[Source]:
• • •
The recent re-issuing of Raymond Williams' The Country and the City should remind us of the importance of rural Britain.

Geoffrey Heptonstall
27 March 2016
John Deer Bamff.jpg

Image: Paul Ramsay, some rights reserved

Raymond Williams’s The Country and the City is now re-issued as a seminal work of social thinking. Written over forty years ago, it has lost none of its clear-eyed relevance to our society.

Escaping to the country, Mary McCarthy once pointed out, is the classic resolution of a problem. The implication is that such an escape is illusory. Yet city-dwellers dream of moving out to green fields. There are glossy magazines that cater for such dreams. Sell the flat and buy a period cottage. Of course you will need a car and/or easy access to a rail station. With reasonable money the dream of fresh air, village schools and old world inns looks very tempting.

When I used to tell people about my childhood they pictured a rural idyll. So I stopped talking about it because the truth was that I felt the remoteness to be oppressive at times. Everything required a journey. Nothing was within reach except horses. The lack of resources and opportunities for many made for a poverty that is immeasurable by the usual standards, for it was a part of the world that could boast of its immunity from the Depression. There was always work. It was the largest Tory constituency in the country. People lived traditional lives, limited lives in minster and market towns with a hinterland of remote farms and gothic schools. The few teenagers affected by the counter-culture would meet up in the school holidays and college vacations, barely aware of the people we were leaving behind. The resolution of the lack of opportunities was an escape to the city.

The re-issue of The Country and the City [1973] by Raymond Williams is welcome as a contribution to the thinking of a new generation. Well-received at the time, it now has classic status as a study in the contrasts that are known without often receiving the depth of consideration Williams gives them. Williams begin well with an original and well-researched observation that the nostalgia often evoked by mention of rural life has a long history. Every generation thinks that ‘the old country ways’ survived until recently, but are gone now. Laurie Lee thought so. Hardy thought so. As did the Romantics, notably Wordsworth. As did Goldsmith in The Deserted Village.

It is a way of thinking that predates the Industrial Revolution and probably has its roots in the Agricultural Revolution of the early Eighteenth Century. Farming became an industrialized process. Great swathes of common land were gentrified as the country parks of an aristocratic civility, familiar from the landscaping of Capability Brown and the portraiture of Gainsborough. The aesthetic achievement is equivalent to the contemporary courtly music of the Baroque and to Palladian architecture. We ought not to dismiss such achievements, but we do need to consider the economic and social costs. Another advancement had been proposed by the Diggers and Levellers of the Puritan Commonwealth. The Restoration, essentially a re-assertion of the London burgher culture, stressed pleasure [theatre], private money [an expanded banking system] and science [the Royal Society] at the expense of a country [in both senses] of commonwealth. A more rational and pleasurable advance would have been an accommodation between these ways of being, acknowledging the mutual dependency they may have.

The division between city and country proved disastrous as industrial development left behind ‘the idiocies of rural life.’ Williams bristled with fury at that famous phrase of Marx with its Nineteenth Century assumptions of progress based on technology. Williams was an advocate of an alternative model of socialism that is green. The presence of William Morris and Tolstoy shadows such thinking which has risen in value with the collapse of industrial socialism, the moral fragility of corporate capitalism and the unfolding ecological tragedy of climate change. Significantly, a leading European Green politician, Daniel Cohn-Bendit, was a progenitor of the 1968 Paris Rising.
• • •
[Recorded data]:

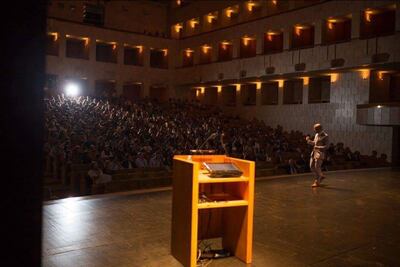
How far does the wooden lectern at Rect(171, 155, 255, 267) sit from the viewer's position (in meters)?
3.14

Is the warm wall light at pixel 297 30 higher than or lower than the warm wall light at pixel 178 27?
lower

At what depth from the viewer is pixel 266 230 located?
460cm

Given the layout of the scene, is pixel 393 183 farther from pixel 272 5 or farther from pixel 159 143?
pixel 272 5

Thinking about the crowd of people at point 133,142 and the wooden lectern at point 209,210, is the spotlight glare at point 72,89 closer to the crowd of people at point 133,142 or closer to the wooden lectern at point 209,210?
the crowd of people at point 133,142

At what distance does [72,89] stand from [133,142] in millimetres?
16123

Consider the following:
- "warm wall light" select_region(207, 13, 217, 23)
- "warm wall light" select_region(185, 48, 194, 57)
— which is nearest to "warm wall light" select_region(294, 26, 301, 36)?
"warm wall light" select_region(207, 13, 217, 23)

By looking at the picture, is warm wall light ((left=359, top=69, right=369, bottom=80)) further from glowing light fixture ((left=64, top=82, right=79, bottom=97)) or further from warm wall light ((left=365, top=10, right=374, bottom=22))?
glowing light fixture ((left=64, top=82, right=79, bottom=97))

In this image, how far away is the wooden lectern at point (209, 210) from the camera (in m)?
3.14

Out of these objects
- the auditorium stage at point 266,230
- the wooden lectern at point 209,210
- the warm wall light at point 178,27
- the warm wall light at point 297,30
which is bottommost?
the auditorium stage at point 266,230

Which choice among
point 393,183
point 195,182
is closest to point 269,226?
point 195,182

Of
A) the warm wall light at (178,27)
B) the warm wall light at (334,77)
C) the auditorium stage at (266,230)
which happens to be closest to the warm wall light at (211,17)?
the warm wall light at (178,27)

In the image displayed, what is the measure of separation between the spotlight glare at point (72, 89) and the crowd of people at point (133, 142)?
6557mm

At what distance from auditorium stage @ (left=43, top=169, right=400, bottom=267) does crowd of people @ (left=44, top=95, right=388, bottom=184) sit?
74.9 inches

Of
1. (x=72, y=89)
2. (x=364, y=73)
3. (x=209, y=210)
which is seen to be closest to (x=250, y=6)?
(x=364, y=73)
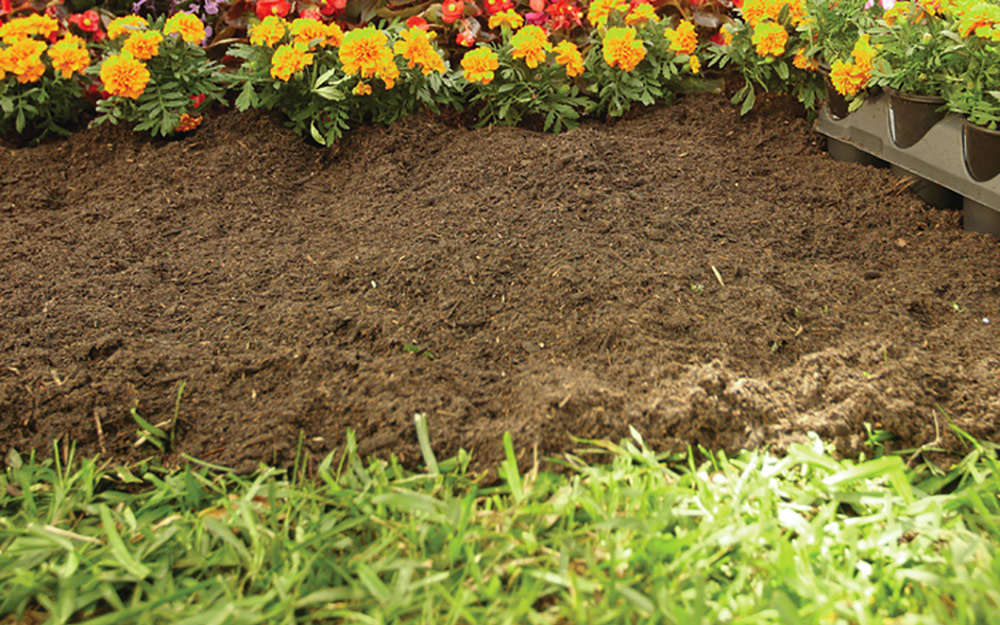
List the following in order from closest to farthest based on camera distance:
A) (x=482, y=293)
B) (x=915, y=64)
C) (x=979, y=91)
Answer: (x=482, y=293), (x=979, y=91), (x=915, y=64)

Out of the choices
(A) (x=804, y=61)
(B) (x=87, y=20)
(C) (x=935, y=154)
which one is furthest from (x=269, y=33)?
(C) (x=935, y=154)

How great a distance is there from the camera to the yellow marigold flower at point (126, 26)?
3.07 meters

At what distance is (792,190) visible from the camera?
8.64 feet

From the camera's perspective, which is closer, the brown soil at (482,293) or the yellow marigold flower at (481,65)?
the brown soil at (482,293)

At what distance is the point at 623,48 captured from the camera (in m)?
3.04

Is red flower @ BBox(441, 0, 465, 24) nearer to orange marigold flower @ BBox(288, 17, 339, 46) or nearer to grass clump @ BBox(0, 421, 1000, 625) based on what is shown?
orange marigold flower @ BBox(288, 17, 339, 46)

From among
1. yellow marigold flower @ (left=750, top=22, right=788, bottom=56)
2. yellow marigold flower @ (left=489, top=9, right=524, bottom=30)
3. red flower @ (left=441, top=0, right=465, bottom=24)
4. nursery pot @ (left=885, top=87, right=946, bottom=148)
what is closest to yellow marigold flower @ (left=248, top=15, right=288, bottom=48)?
red flower @ (left=441, top=0, right=465, bottom=24)

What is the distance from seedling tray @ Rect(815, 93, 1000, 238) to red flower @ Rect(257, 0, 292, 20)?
7.53ft

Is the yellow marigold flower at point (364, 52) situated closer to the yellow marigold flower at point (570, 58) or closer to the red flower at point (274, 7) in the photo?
the red flower at point (274, 7)

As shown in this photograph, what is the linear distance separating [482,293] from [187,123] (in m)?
1.75

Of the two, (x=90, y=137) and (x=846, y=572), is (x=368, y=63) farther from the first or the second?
(x=846, y=572)

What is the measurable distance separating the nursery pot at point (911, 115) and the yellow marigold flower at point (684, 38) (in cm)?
84

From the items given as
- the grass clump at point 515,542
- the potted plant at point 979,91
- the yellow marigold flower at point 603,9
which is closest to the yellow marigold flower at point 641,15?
the yellow marigold flower at point 603,9

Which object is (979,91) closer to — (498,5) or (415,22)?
(498,5)
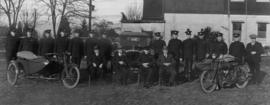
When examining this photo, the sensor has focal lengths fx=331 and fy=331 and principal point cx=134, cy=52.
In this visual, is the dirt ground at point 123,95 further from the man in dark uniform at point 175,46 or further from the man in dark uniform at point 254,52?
the man in dark uniform at point 175,46

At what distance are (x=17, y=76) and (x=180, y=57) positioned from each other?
147 inches

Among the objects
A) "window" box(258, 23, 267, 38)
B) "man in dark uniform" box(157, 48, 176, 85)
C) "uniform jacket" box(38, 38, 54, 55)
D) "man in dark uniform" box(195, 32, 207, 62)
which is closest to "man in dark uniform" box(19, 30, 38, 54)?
"uniform jacket" box(38, 38, 54, 55)

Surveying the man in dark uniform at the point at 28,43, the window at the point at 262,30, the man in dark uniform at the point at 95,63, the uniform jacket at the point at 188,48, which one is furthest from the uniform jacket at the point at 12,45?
the window at the point at 262,30

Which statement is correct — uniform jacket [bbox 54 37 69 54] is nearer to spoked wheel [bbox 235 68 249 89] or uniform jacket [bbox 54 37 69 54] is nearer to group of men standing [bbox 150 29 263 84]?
group of men standing [bbox 150 29 263 84]

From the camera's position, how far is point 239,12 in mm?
21219

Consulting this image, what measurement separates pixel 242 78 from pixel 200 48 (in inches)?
59.4

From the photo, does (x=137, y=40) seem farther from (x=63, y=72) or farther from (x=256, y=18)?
(x=256, y=18)

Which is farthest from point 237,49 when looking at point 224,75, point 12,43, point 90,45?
point 12,43

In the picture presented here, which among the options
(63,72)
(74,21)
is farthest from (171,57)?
(74,21)

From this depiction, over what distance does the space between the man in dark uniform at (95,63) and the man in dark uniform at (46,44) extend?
1.19m

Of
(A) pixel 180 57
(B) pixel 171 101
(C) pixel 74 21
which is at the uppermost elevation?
(C) pixel 74 21

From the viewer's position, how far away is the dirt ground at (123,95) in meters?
5.34

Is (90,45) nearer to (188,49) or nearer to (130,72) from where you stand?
(130,72)

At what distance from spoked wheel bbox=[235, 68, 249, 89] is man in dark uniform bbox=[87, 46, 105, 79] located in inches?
115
• • •
[Given request 1]:
In the piece about Raymond Williams's The Country and the City, which European Green politician is named as a progenitor of the 1968 Paris Rising?
[Given request 2]:
Render part of the listing as a Markdown table with the columns Row and Listing line, numbering each row and omitting blank lines. Begin at the listing line that has "List the following" and stop after the one that has "3.07 meters".

[Finished answer 1]:
Daniel Cohn-Bendit

[Finished answer 2]:
| Row | Listing line |
|---|---|
| 1 | List the following in order from closest to farthest based on camera distance: |
| 2 | A) (x=482, y=293) |
| 3 | B) (x=915, y=64) |
| 4 | C) (x=979, y=91) |
| 5 | Answer: (x=482, y=293), (x=979, y=91), (x=915, y=64) |
| 6 | Out of the choices |
| 7 | (A) (x=804, y=61) |
| 8 | (B) (x=87, y=20) |
| 9 | (C) (x=935, y=154) |
| 10 | which one is furthest from (x=269, y=33)? |
| 11 | (C) (x=935, y=154) |
| 12 | How great a distance is there from the camera to the yellow marigold flower at point (126, 26)? |
| 13 | 3.07 meters |